Jössl was inclined to let him go, but remembering the instability of woman, he thought it better to make an end of the tempter there and then.

“Will you promise me, that if I let you return to your hole in peace, you will do her no harm should she visit you there again?”

“I promise you that I will serve her to the most frightful of deaths—that’s what I promise you!” retorted the enraged gnome.

“Then your blood be on your own head!” said Jössl, and, with his large hunting-knife drawn in his hand, he placed himself in a menacing attitude before the now alarmed dwarf.
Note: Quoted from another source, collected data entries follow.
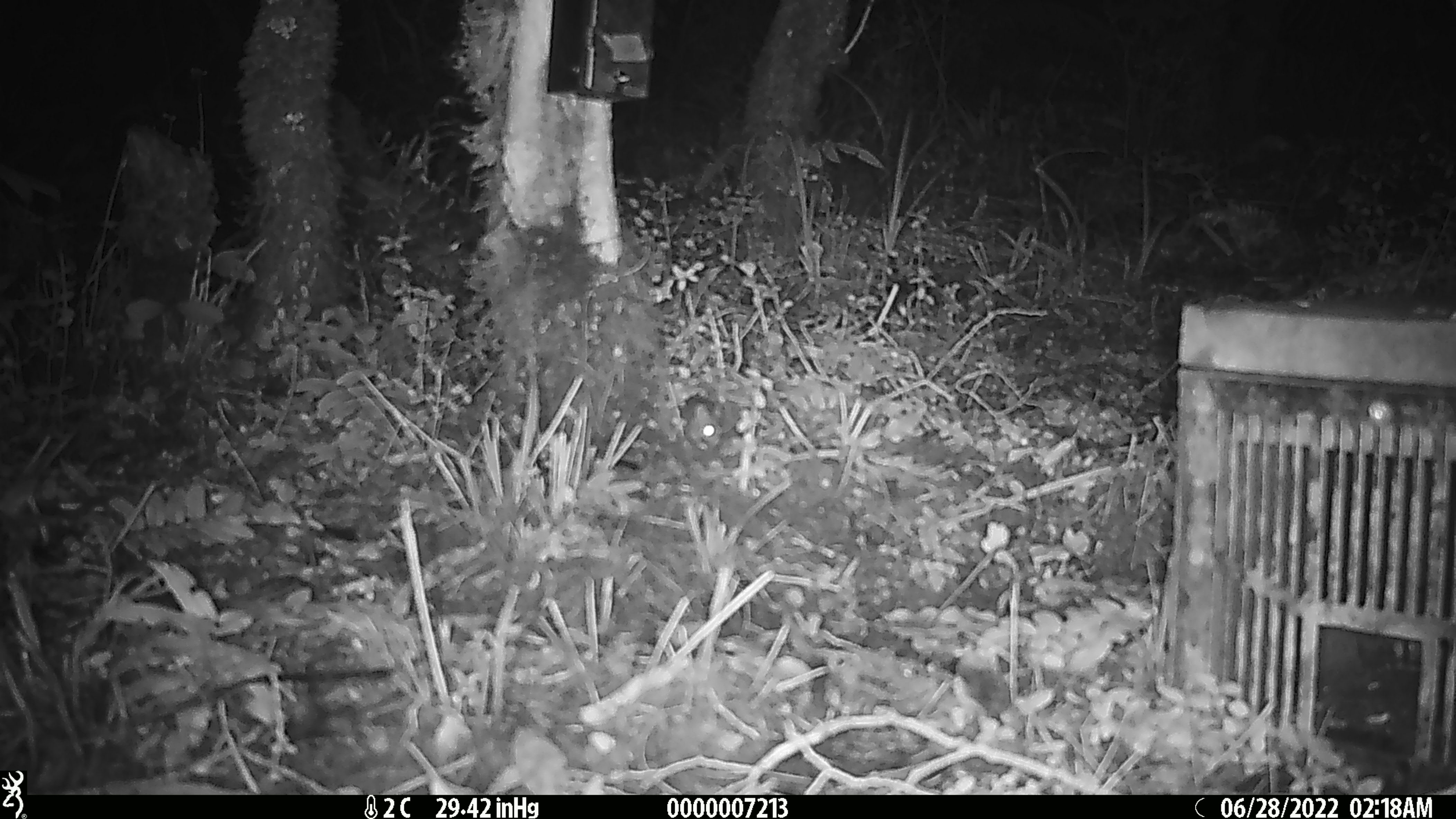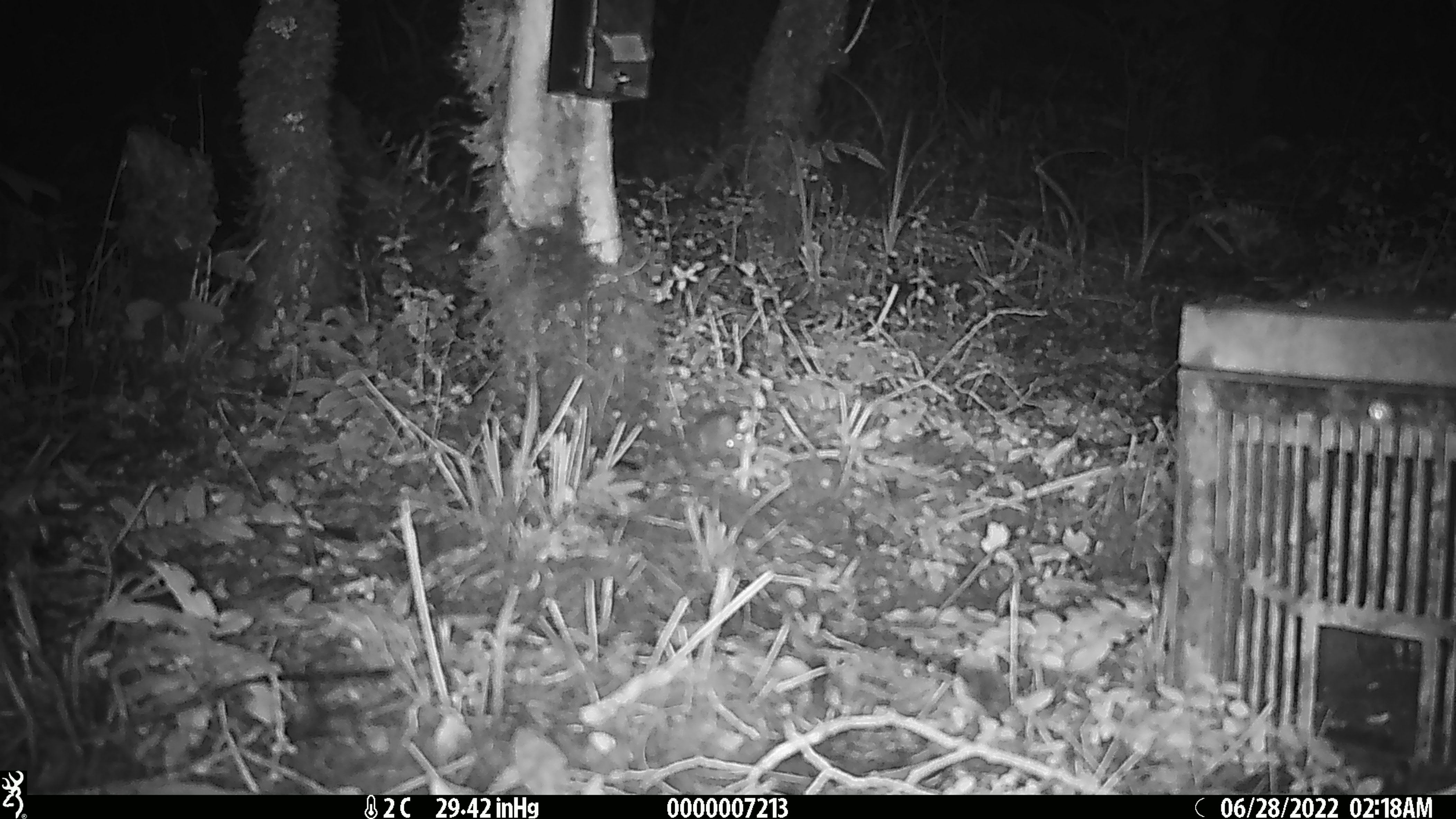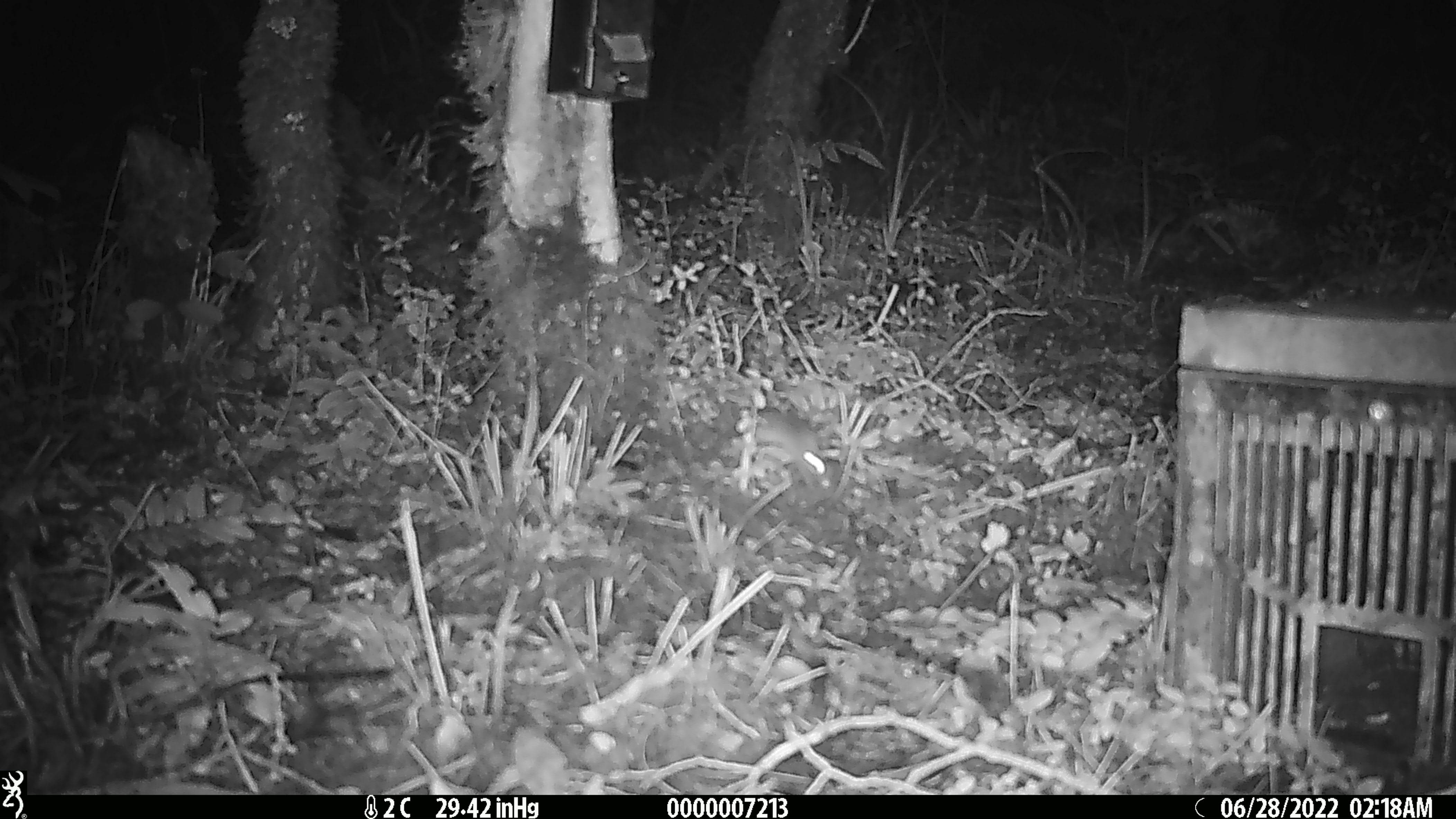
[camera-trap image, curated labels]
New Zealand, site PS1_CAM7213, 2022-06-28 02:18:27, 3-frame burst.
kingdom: Animalia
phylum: Chordata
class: Mammalia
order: Rodentia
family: Muridae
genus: Mus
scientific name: Mus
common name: mouse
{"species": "mouse (Mus)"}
Jössl was a determined, powerful youth, not to be trifled with. The gnome trusted to the strength of his muscles, and fled with all his speed; but Jössl, who was a cunning runner too, maintained his place close behind him. The dwarf, finding himself so hotly followed, began to lose his head, and no longer felt so clearly as at first the direction he had to take to reach the Röhrerbüchel. Jössl continued to drive him before him, puzzling him on the zigzags of the path till he had completely lost the instinct of his way of safety. Then, forcing him on as before to the edge of the precipice, he closed upon him where there was no escape.

Yes, one escape there was—it was in the floods of the Brandenburger Ache, which roared and boiled away some hundred feet below! Rather than fall ignominiously by the hand of a child of man, the gnome dashed himself, with a fierce shout, down the abyss. And that was the last that was ever seen of the Nickel of the Röhrerbüchel.

Aennerl was now poorer than ever in this world’s goods, but she was rich in one deep and wholesome lesson—that it is not glittering wealth which brings true happiness. The smiles of honest friends, and the love of a true heart, and the testimony of an approving conscience are not to be bartered away for all the gold in all the mines of the earth.